As each boat soars across the finish line an official sounds a horn.  I hear, “MREH,” then, “MREHHHHHH.”  My heart is beating like a hummingbird’s and I try to catch my breath.  We drift to a stop amidst the other eights.  I look to the shore and see a Berkeley parent signaling to us.  He holds up four fingers, then three, then shrugs his shoulders, palms open.  Other rowers around me lie down and let their oars lay relaxed on the water.  Grinning, I high-five Alex in front of me before turning to congratulate Stolcke behind me.  Daniel is talking to Los Gatos’ coxswain: “Do you know what happened?”

“Well, Pacific won, but…I really have no idea.”  All six boats floated there for a while congratulating the other teams on the great race, before finally turning and heading for the sandy shore.
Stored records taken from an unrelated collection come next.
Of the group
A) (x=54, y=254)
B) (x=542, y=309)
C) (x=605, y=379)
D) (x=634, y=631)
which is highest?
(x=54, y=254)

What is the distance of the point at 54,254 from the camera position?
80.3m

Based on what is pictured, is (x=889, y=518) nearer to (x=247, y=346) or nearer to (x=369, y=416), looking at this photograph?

We picked a bad year to be fast.  Down the entire course all six boats were neck and neck, each vying for that extra seat, that extra foot.  The finish was so close it took an hour for the results to be announced.  We huddled near the results board waiting for our finishing times to be posted.  Even the sixth place finish surpassed the winning times of the past ten years.  We came in fourth, less than half a second from the podium and a medal.  Although we had lost, I couldn’t help but smile; I had rowed the best race of my life.

We found some abandoned chairs and a platter of desserts.  The goodies disappeared quickly, each of us no longer needing to make weight.

“What if,” I said.  “What if we had pulled just a little harder for one stroke or…” I couldn’t answer that question, and neither could my teammates.  We carried the shells, oars, and rigging back to the truck and I tied the shells to the yellow trailer racks with thick canvas straps to make sure they could not budge.

During the long car-ride home, the depression hit.  I couldn’t stop thinking about the race and just how close we had come.  Those 47 hundredths of a second haunted me.  That night, and for the next week, I continued to reflect on the five feet that had kept me from going to nationals.  At home, after school I would stare at the photo finish online.  The time-lapse film bent oars into c-shapes, shrunk rowers’ heads and elongated our bow-deck.  But there were still 47 hundredths and 5 feet separating us from bronze and a flight to Cincinnati.

My season was over, but for our lightweight four, which did qualify for nationals, practice continued.  Coach asked a few of us if we wanted to row in a sparring boat against the four.  I eagerly volunteered.  I went to every extra practice and raced my teammates again and again, perfecting mid-race strategies that might turn the tide for them in a close race.  All the extra work we put in paid off.  Berkeley High captured the national championship in the lightweight-four event.

When I saw my teammates’ medals, the despair I had felt left me.  I had helped them prepare for victory, and finally I was ready to move on.  I remembered the lesson my chess teacher had instilled in me:  You have to put pieces on the board, make your moves, and take risks in order to have a shot at winning.  Making mistakes is part of the game he told me, and you learn more from a defeat than from a victory.

“How does one become a chess master?” he would say.  “He has to win a thousand games.  But first, he must lose a thousand games.”